When I was in college, I took figure drawing classes for my art minor. We spent class time sketching live models, but our homework? Bones. Our professor insisted we learn to draw skeletons—because if we could understand the structure underneath, we could draw the outside.
Start with the structure.


In the final weeks of my senior year, my fashion show was complete, my internship in New York was secured, and I found myself with unstructured studio time. So I made something just for fun: a paperbag waist skirt with wide elastic.
A few months later, I wore that very skirt to The Lion King on Broadway. The tickets were a graduation gift from my siblings.

A few years after that, I had my baby girl. None of my old clothes fit. My new ones pulled and sagged. But that skirt? With one small adjustment, it still fit, flattered, made me feel like myself: I pulled the waist up onto my ribcage, above my postpartum belly.

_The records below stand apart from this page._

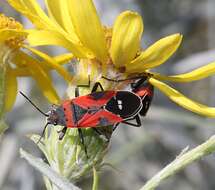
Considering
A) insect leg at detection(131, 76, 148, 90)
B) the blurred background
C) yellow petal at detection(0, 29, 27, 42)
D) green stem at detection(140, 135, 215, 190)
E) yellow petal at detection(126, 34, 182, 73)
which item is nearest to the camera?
green stem at detection(140, 135, 215, 190)

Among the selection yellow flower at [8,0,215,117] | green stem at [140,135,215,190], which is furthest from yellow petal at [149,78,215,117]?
green stem at [140,135,215,190]

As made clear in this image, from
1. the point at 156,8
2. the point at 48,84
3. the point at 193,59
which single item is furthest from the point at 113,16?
the point at 48,84

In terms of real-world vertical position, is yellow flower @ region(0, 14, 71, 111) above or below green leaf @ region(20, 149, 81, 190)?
above

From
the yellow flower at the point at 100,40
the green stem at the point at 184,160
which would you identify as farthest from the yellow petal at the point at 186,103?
the green stem at the point at 184,160

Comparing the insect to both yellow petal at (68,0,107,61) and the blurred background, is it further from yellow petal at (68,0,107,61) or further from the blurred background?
the blurred background

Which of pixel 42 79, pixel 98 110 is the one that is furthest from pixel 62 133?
pixel 42 79

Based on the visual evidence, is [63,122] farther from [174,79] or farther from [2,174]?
[2,174]
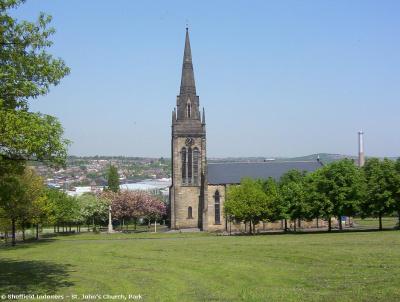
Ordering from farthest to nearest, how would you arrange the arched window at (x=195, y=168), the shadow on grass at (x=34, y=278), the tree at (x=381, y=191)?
the arched window at (x=195, y=168) → the tree at (x=381, y=191) → the shadow on grass at (x=34, y=278)

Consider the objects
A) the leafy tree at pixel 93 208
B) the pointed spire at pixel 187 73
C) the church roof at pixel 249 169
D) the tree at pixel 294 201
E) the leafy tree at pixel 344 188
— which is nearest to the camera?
the leafy tree at pixel 344 188

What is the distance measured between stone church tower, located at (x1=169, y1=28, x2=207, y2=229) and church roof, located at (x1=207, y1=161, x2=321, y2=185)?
2769mm

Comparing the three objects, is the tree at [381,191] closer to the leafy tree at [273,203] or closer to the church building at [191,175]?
the leafy tree at [273,203]

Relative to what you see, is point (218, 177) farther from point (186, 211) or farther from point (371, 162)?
point (371, 162)

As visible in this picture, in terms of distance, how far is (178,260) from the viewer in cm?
2816

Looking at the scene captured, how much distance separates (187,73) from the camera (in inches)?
3359

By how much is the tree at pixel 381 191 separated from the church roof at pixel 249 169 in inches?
1112

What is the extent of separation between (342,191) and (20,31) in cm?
4548

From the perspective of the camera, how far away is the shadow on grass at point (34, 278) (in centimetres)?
1855

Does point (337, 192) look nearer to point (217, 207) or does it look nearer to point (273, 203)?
point (273, 203)

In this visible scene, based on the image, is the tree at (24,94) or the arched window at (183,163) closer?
the tree at (24,94)

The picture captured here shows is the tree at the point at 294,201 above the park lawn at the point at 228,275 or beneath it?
above

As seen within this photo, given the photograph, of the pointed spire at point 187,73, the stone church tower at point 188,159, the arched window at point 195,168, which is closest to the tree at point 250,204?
the stone church tower at point 188,159

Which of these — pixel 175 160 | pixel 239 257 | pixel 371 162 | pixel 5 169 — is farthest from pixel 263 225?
pixel 5 169
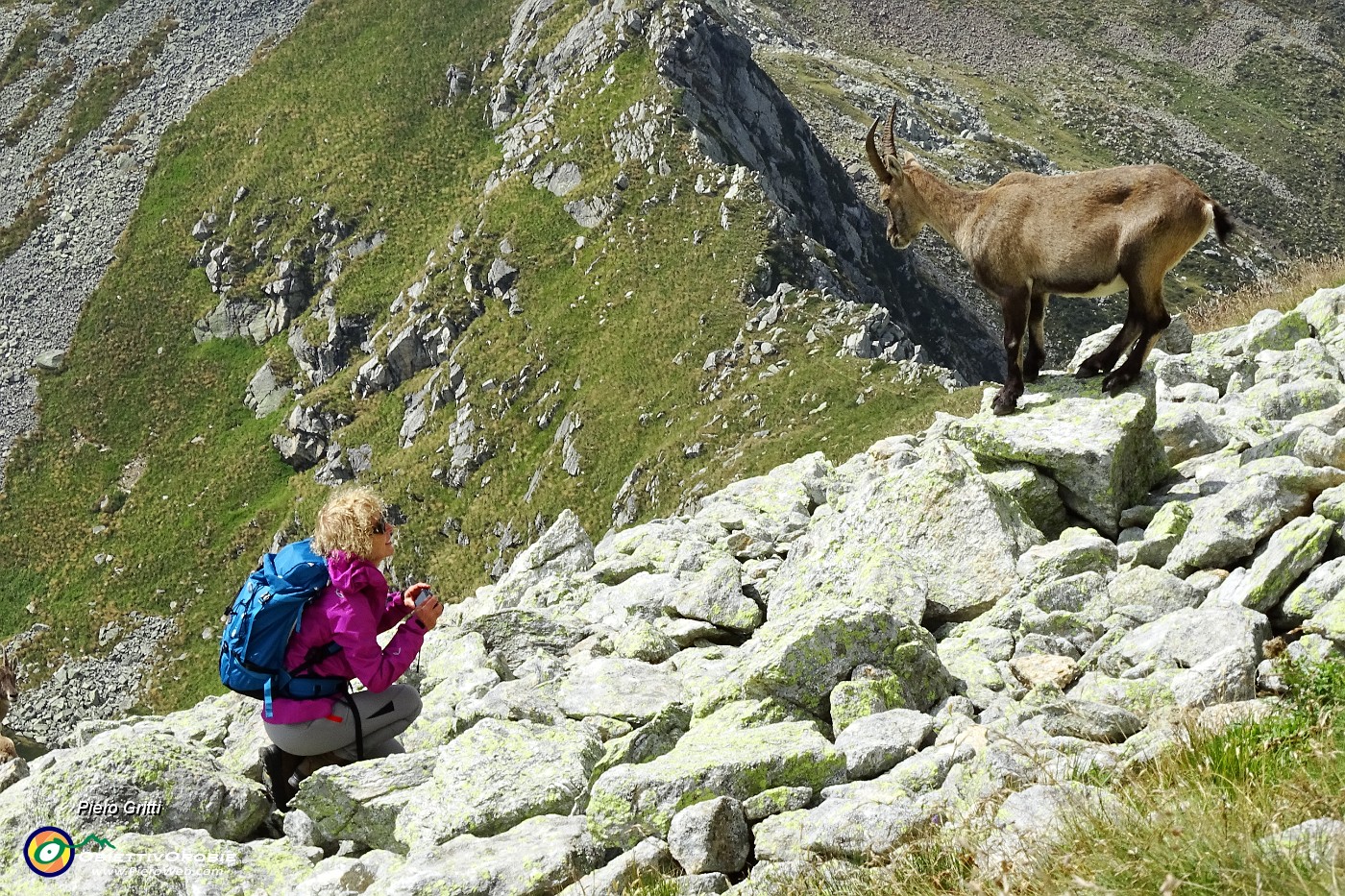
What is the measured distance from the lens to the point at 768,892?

So when I added skirts back to my collection in 2018, I returned to that pattern. It had already proven itself—from Broadway to postpartum. It was timeless. Adaptable. I added a crotch to some versions, creating what I now call “split skirts,” for even more freedom of movement.
Since then, I’ve made versions of this design for toddlers and great-grandmothers. For bodies 3 feet tall to 6 feet tall. For waists from 24" to 54". For every season of life.
What makes it work? It’s not just the fullness or comfort or the beauty of the fabric. It’s where it sits.
Yes, my skirts are high-waisted—but more specifically, they’re ribcage-waisted. Designed to rest where your body wants them to: somewhere between ribcage and natural waist. That placement shifts slightly from person to person, and from season to season, and the skirt adapts. The elastic finds its home.
A design that begins at the structure—it works because it honors the body beneath.